As Ruger did with my 10/22’s Savage chose 10-round rotary magazines to feed the B22. Given the follower/feed lip alignment, it take some attention to slide each round in, but practice makes perfect. Just insert each cartridge at a slight angle, push the feed lips with the rim of the round, then rotate into place. You’ll get used to it.


The beefy scope rail Savage includes is firmly attached to the receiver with four screws. The rail extends past the end of the receiverabout an inch and a half. That extra rail space gives the shooter a lot of flexibility in mounting optics.


The the “SR” in the B22 FV-SR model designation stands for suppressor ready.  The heavy 16.25-inch barrel has a 1:16 twist with 1/2-28 threads and a generous shoulder. The rifle makes an ideal host for a suppressor.

Which brings us to the range results. Even with no free float, the B22 produces some amazing groups. A good portion of the credit for that precision can be attributed to the excellent Accutrigger. It has no perceptible take-up or over-travel, breaking as cleanly as millimeter-thin glass.

Using Remington match grade ammo, The B22 FV-SR produced an astounding 0.067-inch three-round group at 50 yards shooting from sand bags. Using all of my fingers and toes, that calculates out to 0.1279 MOA…truly impressive accuracy.

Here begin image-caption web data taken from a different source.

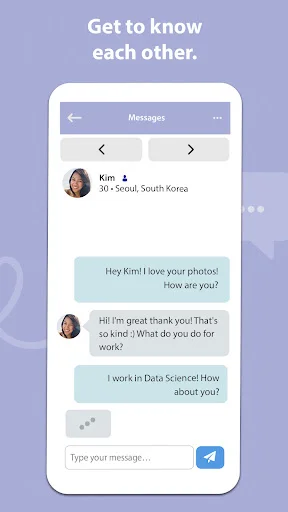 I-download ang KoreanCupid: Hanapin ang Iyong Korean Love Ngayon - Screenshot 4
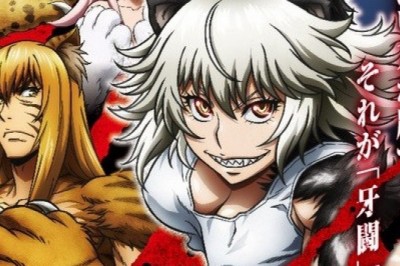 Killing Bites Animesinin Görseli, Yeni Oyuncuları Ve Kadrosu Yayınlandı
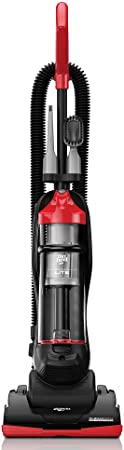 Photo 1 of Dirt Devil Endura Lite Bagless Vacuum Cleaner, Small Upright for Carpet and Hard Floor, Lightweight, UD20121PC, Red
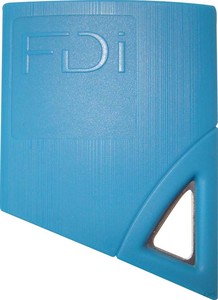 Grothe FD-010-028 Schlüssel blau (20 Stück)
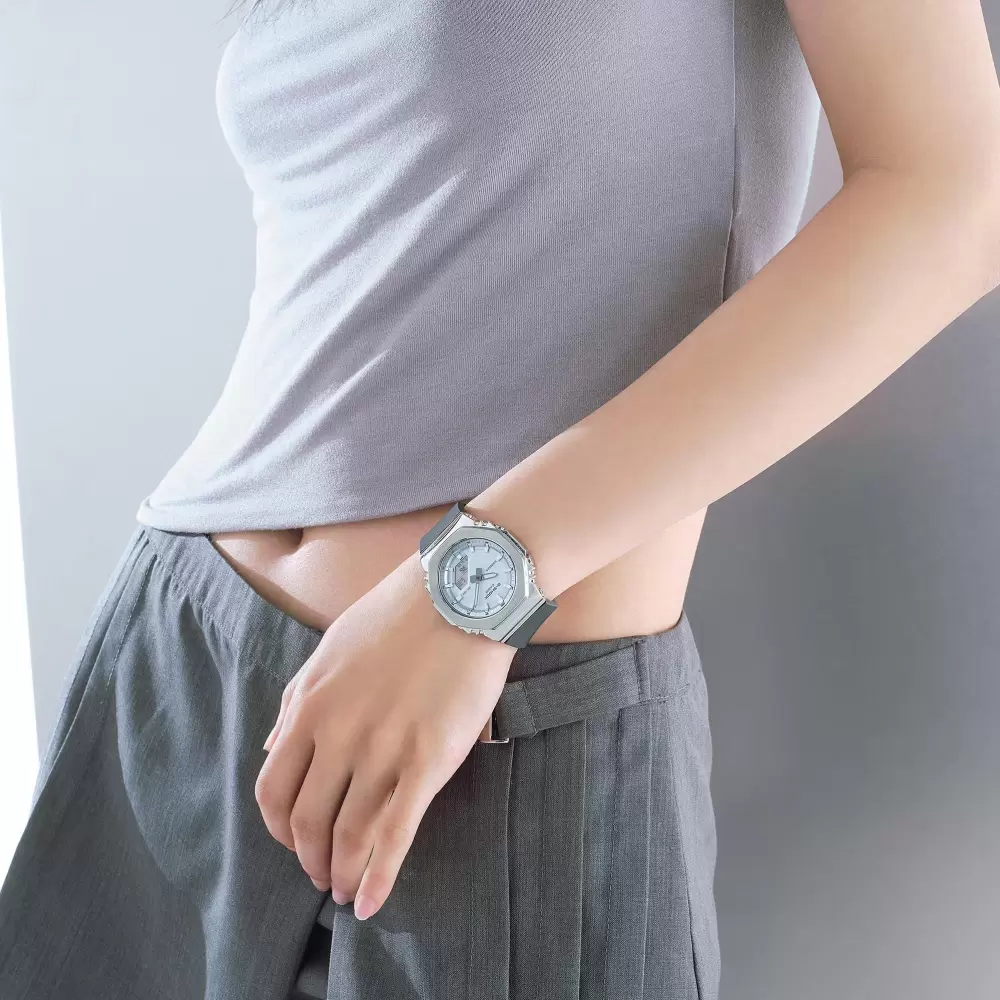 Наручные часы Casio GM-S2110-2A фото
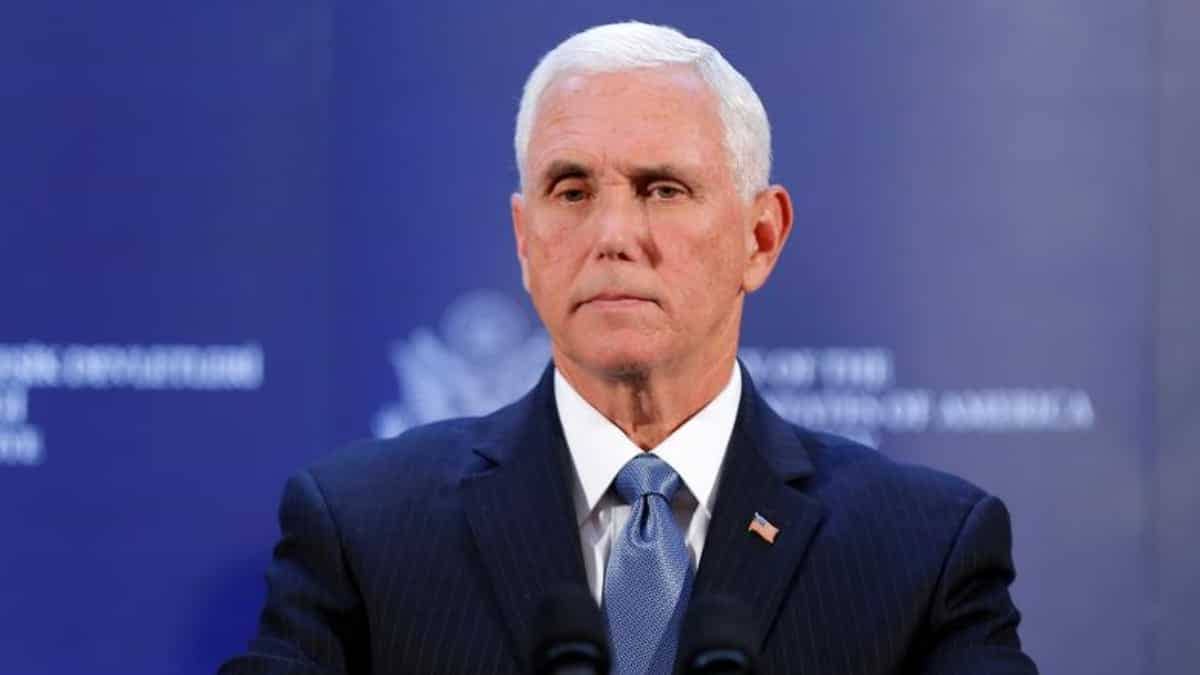 Classified documents found at former US VP Mike Pence’s home: Report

Shooting off-hand, the B22 is more than precise enough for your plinking and squirrel popping pleasure.

Savage’s B22 FV-SR is an ideal rifle to practice your shooting fundamentals. I have rifles that cost as much as 10 times the price that are scarcely any more accurate. That Savage managed to engineer this degree of precision into a $344 MSRP rifle ($249.99 from Brownells) is remarkable. I won’t be getting rid of my semi-auto 10/22’s anytime soon, but I enjoy shooting the Savage even more than my Rugers. Mark me down as a Savage fan.

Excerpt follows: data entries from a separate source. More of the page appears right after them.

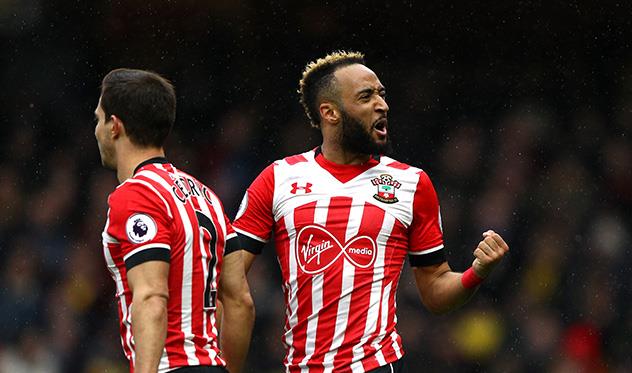 Натан Редмонд отметился дублем в воротах Уотфорда Натан Редмонд отметился дублем в воротах Уотфорда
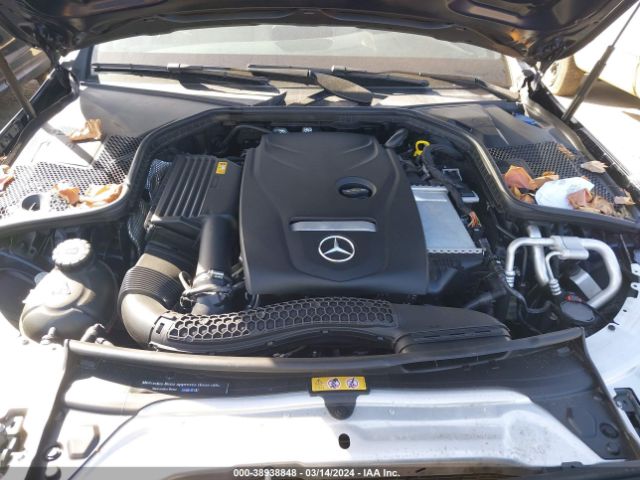 Photo 9 VIN: 55SWF4KB9JU267962 - MERCEDES-BENZ C 300 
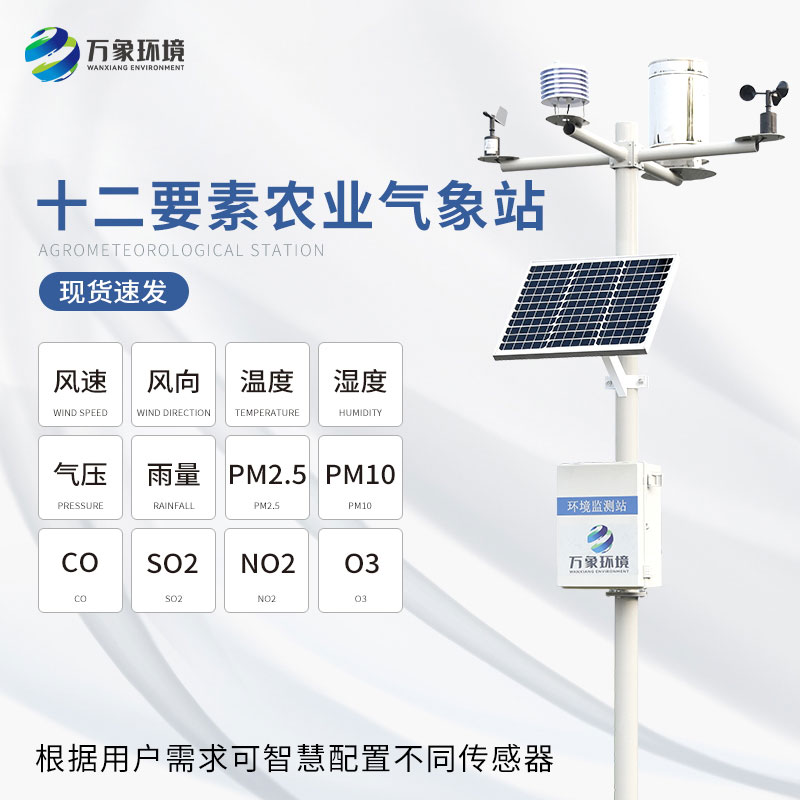 The effect of greenhouse environmental monitoring instrument on farmland planting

Specifications: Savage B22 FV-SR

Stock: Synthetic
Sight: None, optics ready
Capacity: 10-round rotary magazine
Thread Pattern: 1/2-28
Barrel Length: 16.25 inches
Overall Length: 35.25 inches
Material: Carbon steel
Finish: Matte black
Twist: 1:16 RH
Weight: 6 pounds
MSRP: $344 ($249.99 at Brownells)

Ratings (out of five stars):

Style and Appearance  * * * * *
The B22 the has modern lines that stand out and look great.

Ergonomics  * * * *
It’s light, points naturally, and mounts easily. While comfortable, a grippier recoil pad would be appreciated.

Accuracy  * * * * *
The B22 shoots well under MOA with good quality ammo. Its accuracy is way above its price point.

Reliability  * * * * *
Bolt gun. It ran perfectly. Period.

Overall  * * * * 
I really was impressed with this rifle. The magazine could be a little easier to load and the stock could benefit from more texture and a butt pad. Its impressive accuracy, though, more than compensates for those two quibbles.